Politik

Griechenland stoppt Abschiebung der Flüchtlinge in die Türkei

Der Türkei-Deal von Bundeskanzlerin Angela Merkel gerät durch die Entscheidung eines griechischen Gerichts in ernste Gefahr. Flüchtlinge dürfen nicht mehr in die Türkei abgeschoben werden, weil das Land unsicher ist. Damit teilt das Gericht die Einschätzung von zahlreichen Menschenrechts-Organisationen.
07.06.2016 00:51
Lesezeit: 2 min

Inhalt wird nicht angezeigt, da Sie keine externen Cookies akzeptiert haben. Ändern..

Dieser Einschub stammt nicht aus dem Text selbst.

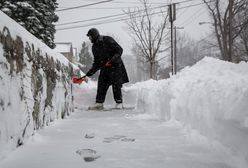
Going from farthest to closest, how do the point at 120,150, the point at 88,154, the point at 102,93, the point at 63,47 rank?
the point at 63,47
the point at 102,93
the point at 120,150
the point at 88,154

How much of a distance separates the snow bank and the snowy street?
16 cm

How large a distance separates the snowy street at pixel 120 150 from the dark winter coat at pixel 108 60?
3415 millimetres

Ein griechisches Gericht hat die Abschiebung einer Gruppe syrischer Flüchtlinge in die Türkei gestoppt. Das Land sei nicht sicher genug, um die Menschen dorthin zurück zu schicken. Wie der EUobserver berichtet, entschied die Verwaltungsrekurskommission auf Lesbos zugunsten von neun syrischen Flüchtlingen, die nun in Griechenland bleiben dürften. Auf welchen Fakten diese Einschätzung beruht, berichtet das Blatt aber nicht. Das Anliegen eines anderen Flüchtlings, der aufgrund seiner Homosexualität Verfolgung in der Türkei fürchtet, wurde abgewiesen. Verteidigt wurde die Flüchtlingsgruppe von Pro Asyl. Die Menschenrechtsorganisation rechne in naher Zukunft mit weiteren Entscheidungen dieser Art.

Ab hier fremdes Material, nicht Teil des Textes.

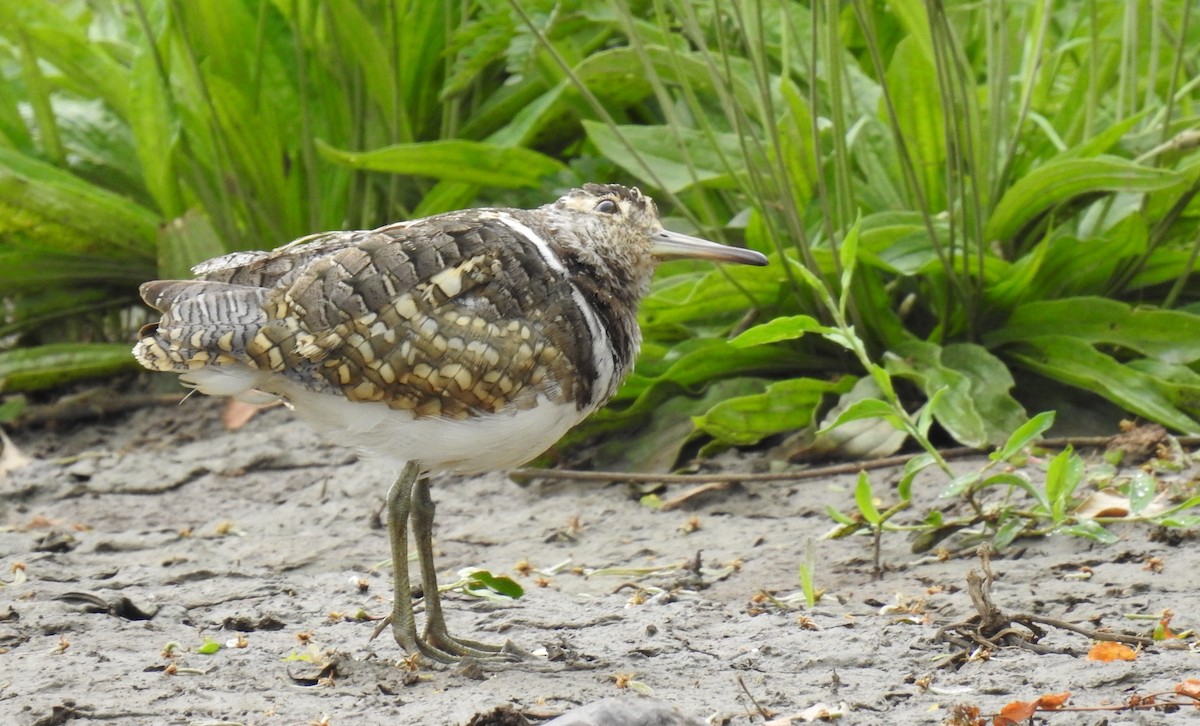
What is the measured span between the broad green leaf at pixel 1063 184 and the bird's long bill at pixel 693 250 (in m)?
1.56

Die Einschätzung des Gerichts auf Lesbos könnte nun auch den EU-Flüchtlingsdeal mit Ankara infrage stellen. Denn dieser beruht auf der Beurteilung, wonach es sich bei der Türkei um ein sicheres Herkunftsland handelt. Gestärkt wird die griechische Position von Amnesty International. In einem Bericht vom 3. Juni heißt es, dass Asylbewerbern und Flüchtlingen ein wirksamer Schutz in der Türkei verweigert werde. „Der EU-Türkei Deal ist rücksichtslos und illegal“, so John Dalhuisen, Amnesty International Direktor für Europa und Zentralasien, in einer Erklärung.

Auch die UN war aus genau diesem Grund von Anfang an gegen den Deal, ebenso Menschenrechtsorganisationen wie Pro Asyl. Auch die EU-Grenzschutzagentur Frontex war gegen den Deal und hatte explizit gesagt, dass sie die Türkei nie als sicheres Herkunftsland betrachtet habe.

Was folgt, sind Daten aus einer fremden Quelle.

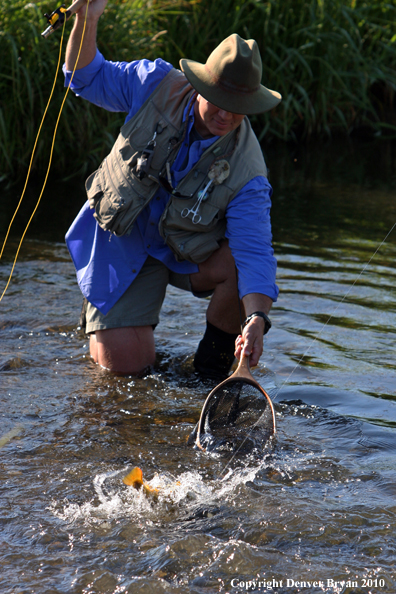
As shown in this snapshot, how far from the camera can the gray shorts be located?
3.39m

Die Lage der Asylbewerber in Griechenland ist trostlos: Aus Protest gegen die schleppende Bearbeitung ihrer Anträge haben rund 40 Asylbewerber am Montag zwei große Zelte und mehrere Mülltonnen in einem Aufnahmelager der griechischen Insel Chios in Brand gesetzt. Nach Polizeiangaben dauerte es mehrere Stunden, bis die Situation im Lager Souda am Montag wieder unter Kontrolle war.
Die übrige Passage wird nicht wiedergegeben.